Although aggressive, the benefit of the currently recommended surveillance protocol on OS of patients with CMMRD is striking (Fig 3D). This is justified as many patients develop multiple cancers in a synchronous or metachronous fashion resulting in extremely low long-term survival. The increased survival benefit associated with partial surveillance for patients with CMMRD is an intriguing finding. This may have management implications for patients with CMMRD worldwide where not all of the recommended modalities are readily available. Relatively simple but consistent follow-up with fewer modalities may still improve outcome for this devastating syndrome.[35]

Although surveillance recommendations were available to all patients with CMMRD since 2008, many centers decided not to burden their patients with such a cumbersome protocol because of the lack of robust evidence supporting the benefit of CMMRD surveillance recommendations. Other reasons for nonadherence to full and consistent surveillance may include poor access to care, lack of education, awareness, social and cultural norms, and physician opinions regarding the role of these protocols in cancer predisposition. However, a lack of awareness and resources on a systemic level does not appear to have influenced the results of this study (Table 1). As observed in other cancer syndromes,[17,18] we hope this study provides strong evidence leading to a wider use and adherence to the current protocol.
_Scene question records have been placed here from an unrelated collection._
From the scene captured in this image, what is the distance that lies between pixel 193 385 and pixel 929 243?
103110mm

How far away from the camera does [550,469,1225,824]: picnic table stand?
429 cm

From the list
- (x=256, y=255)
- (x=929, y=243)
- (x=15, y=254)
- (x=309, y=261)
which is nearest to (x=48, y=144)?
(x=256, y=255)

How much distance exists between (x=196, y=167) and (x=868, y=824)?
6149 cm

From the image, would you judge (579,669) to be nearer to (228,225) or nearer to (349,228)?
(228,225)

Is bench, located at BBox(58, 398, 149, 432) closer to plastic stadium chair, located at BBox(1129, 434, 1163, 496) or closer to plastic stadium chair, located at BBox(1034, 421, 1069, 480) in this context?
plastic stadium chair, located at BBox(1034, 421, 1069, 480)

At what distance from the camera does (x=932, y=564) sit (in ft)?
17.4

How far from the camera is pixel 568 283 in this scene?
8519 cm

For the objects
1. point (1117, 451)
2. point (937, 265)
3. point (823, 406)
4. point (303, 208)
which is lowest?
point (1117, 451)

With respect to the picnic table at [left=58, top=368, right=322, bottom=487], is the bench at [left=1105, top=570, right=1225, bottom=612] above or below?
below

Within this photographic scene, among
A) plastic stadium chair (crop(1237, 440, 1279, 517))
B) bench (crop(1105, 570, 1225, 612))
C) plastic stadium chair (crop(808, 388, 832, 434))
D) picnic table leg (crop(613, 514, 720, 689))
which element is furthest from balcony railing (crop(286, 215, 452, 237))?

There are several limitations to this study that should be discussed. First, as most patients with CMMRD do not reach adulthood, the spectrum of cancers that may present in adults is limited. As the cancer risks become more defined, modification of the protocol should be considered. Second, in our cohort, only one malignant tumor was identified with WBMRI. Nevertheless, the tumor spectrum observed in patients with CMMRD (Fig 2A) clearly demonstrates a need for extended modalities outside of CNS, GI, and hematologic screening. In Li-Fraumeni[17,18] and hereditary pheochromocytoma or paraganglioma sydndromes,[36] WBMRI has been studied prospectively for efficacy and has been shown to play an important role in the detection of both benign and malignant lesions.[37] Ultimately, a longer follow-up time and a larger cohort of long-term survivors would be required to determine efficacy of WBMRI for CMMRD. In addition, it is important to recognize that the level of surveillance adherence was the decision of the patient and clinician and may be based on various factors. Although we considered systemic differences (ie, resource setting) and found no correlation, future studies should investigate other potential factors that may be involved. Finally, it will be important to assess the psychosocial impact of living with this condition and following this aggressive surveillance protocol.

In summary, this study provides justification for the current protocol and demonstrates a significant survival benefit associated with undergoing surveillance in patients with CMMRD. Further work is required to enable better detection of some malignancies.